- **Dataset excerpts**:
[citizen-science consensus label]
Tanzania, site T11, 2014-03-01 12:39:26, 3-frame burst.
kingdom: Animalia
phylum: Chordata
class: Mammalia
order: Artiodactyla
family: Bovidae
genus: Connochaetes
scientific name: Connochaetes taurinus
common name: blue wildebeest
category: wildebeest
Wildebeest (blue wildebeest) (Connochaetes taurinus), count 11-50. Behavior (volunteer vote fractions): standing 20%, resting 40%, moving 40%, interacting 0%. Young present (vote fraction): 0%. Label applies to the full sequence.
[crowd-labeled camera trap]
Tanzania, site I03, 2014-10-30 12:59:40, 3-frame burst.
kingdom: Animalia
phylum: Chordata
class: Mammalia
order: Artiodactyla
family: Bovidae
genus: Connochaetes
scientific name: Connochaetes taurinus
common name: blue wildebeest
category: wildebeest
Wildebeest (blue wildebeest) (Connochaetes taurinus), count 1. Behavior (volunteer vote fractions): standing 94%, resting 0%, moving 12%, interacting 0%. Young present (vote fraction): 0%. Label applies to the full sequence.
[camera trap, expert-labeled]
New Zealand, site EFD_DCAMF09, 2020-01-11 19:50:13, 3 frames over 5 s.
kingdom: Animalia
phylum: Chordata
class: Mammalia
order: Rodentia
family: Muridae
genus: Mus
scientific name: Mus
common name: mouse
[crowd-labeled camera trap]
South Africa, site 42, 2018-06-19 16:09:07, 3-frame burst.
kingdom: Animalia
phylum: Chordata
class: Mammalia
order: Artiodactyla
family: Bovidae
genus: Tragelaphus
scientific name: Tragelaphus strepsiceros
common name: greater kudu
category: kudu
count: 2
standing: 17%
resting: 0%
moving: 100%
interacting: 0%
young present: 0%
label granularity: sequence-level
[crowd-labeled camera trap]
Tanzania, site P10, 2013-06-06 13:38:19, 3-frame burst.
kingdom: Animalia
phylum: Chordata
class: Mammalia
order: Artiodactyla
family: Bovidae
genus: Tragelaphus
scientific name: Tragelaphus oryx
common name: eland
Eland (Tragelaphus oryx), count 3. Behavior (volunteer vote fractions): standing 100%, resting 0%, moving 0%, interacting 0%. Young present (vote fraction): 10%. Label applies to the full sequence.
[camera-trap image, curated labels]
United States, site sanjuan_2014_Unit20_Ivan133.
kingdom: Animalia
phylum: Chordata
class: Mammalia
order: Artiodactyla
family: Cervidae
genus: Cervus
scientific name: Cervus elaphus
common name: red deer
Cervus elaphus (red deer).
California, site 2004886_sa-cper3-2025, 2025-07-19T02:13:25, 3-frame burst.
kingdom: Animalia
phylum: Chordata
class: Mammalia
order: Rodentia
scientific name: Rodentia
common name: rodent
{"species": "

- **Work item**:
Show all lines from the data that contain "site".

- **Answer space**:
Tanzania, site T11, 2014-03-01 12:39:26, 3-frame burst.
Tanzania, site I03, 2014-10-30 12:59:40, 3-frame burst.
New Zealand, site EFD_DCAMF09, 2020-01-11 19:50:13, 3 frames over 5 s.
South Africa, site 42, 2018-06-19 16:09:07, 3-frame burst.
Tanzania, site P10, 2013-06-06 13:38:19, 3-frame burst.
United States, site sanjuan_2014_Unit20_Ivan133.
California, site 2004886_sa-cper3-2025, 2025-07-19T02:13:25, 3-frame burst.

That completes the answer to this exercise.